### Consigne à suivre
Répondez à ces questions sur le texte consacré à Bernard-Henri Lévy :
1. Quel est le titre de l'essai de Bernard-Henri Lévy cité dans le texte ?
2. Combien d'habitants compte la planète selon le texte ?
3. D'après la fin du texte, qu'est-ce qui jettera l'ombre de l'oubli sur la pandémie ?

Bernard-Henri Lévi nous prend-il pour des fous ?

La crainte, la frayeur, l’effroi, la peur, l’épouvante, la frousse, la trouille, la pétoche, la terreur, et j’en passe, mais pas la folie, voilà les sensations qui naissent dans nos cerveaux face à la menace du virus. L’évolution des espèces et la sélection naturelle, pendant des millions d’années, nous ont muni de ces perceptions pour prendre des mesures, peut-être inefficaces ou irrationnelles, assurant la préservation de notre corps qui pour Bernard-Henri Lévy est aussi notre enfer parce que la tentative de sauvegarde est aux dépens de ce qui donne un sens à la vie.  La thèse de son essai « Ce virus qui rend fou » carillonne que le confinement et la focalisation médiatique causent des dommages dépassant les méfaits de la pandémie. Ce faisant, il passe sous silence les résultats des recherches établissant la persistance de la capacité d’infection du virus en suspension dans l’air et même après déposition sur substrat inerte. Il discrédite les acquis scientifiques en se rapportant aux rivalités mesquines qui hélas parfois les biaisent. Il oublie que la contagion du coronavirus est asymptomatique et donc insidieuse. Son argumentation historique des épidémies ignore que nous sommes maintenant près de 8 milliards sur la planète, que des millions passent en quelques heures d’un coin du monde à l’autre presque sans restriction. Dans les transports en commun nous nous entassons comme des sardines. Alors le confinement, le port du masque, la surveillance électronique en dépit de ce qu’ils comportent de révoltant sont les seuls moyens de limiter les risques. Bernard-Henri Lévy a à cœur le sort des réfugiés syriens à Lesbos, la misère au Bangladesh, la guerre au Yémen, les exactions de Putine et Erdogan et même le réchauffement climatique. Il s’indigne que les média aient mis au rancart les malfaisances qui sévissent par le monde. Hélas, ces malfaisances ont précédé la pandémie sous le regard passif des nations qui se disent championnes des droits de l’homme. Il ne faut pas être prophète pour prédire que la découverte d’un vaccin jettera l’ombre de l’oubli sur la pandémie. Comme les média ont besoin de sujets pour proliférer, l’étalage des misères qui affligent le monde refera surface.

### Données à examiner
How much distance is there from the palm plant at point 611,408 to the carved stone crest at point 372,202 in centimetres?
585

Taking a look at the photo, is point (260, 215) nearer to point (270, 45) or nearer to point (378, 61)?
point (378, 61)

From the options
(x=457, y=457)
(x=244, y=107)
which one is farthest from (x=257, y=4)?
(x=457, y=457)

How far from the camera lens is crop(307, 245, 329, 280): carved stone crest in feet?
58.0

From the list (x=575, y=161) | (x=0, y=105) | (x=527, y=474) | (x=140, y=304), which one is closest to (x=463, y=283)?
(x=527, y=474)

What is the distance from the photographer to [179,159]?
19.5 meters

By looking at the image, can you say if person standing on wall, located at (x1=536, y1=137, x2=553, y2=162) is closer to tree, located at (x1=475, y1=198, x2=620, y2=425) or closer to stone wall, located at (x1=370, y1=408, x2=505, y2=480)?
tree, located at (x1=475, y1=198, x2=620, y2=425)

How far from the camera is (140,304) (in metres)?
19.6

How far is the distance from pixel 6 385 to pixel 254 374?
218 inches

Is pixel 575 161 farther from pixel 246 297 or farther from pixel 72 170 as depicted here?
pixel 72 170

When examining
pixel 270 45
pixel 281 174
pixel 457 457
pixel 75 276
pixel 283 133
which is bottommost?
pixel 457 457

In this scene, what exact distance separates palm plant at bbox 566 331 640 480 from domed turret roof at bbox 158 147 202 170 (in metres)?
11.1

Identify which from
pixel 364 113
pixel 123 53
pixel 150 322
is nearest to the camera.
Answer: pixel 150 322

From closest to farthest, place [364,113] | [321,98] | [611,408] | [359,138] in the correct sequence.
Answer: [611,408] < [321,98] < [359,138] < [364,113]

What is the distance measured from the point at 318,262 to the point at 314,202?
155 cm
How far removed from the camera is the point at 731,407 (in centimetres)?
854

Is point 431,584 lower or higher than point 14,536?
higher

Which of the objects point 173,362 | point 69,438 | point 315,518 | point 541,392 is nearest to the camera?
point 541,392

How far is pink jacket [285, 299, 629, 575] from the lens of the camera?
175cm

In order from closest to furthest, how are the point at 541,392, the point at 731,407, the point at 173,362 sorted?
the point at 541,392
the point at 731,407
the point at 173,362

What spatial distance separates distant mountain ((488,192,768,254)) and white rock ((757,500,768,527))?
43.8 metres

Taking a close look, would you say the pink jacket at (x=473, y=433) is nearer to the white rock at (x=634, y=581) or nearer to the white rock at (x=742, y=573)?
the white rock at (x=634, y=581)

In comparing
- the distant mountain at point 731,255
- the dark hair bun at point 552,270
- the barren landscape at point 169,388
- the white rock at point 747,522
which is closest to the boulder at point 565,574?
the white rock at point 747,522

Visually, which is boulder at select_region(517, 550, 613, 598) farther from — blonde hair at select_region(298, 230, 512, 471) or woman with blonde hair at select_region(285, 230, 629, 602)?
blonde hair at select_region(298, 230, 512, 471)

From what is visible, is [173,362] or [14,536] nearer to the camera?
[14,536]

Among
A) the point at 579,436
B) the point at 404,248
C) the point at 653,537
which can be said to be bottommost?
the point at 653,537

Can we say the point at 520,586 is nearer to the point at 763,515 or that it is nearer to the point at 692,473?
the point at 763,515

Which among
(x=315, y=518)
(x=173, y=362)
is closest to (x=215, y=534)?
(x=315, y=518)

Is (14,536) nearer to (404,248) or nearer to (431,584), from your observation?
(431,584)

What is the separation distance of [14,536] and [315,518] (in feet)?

### Réponse rédigée
1. « Ce virus qui rend fou ».
2. Près de 8 milliards.
3. La découverte d'un vaccin.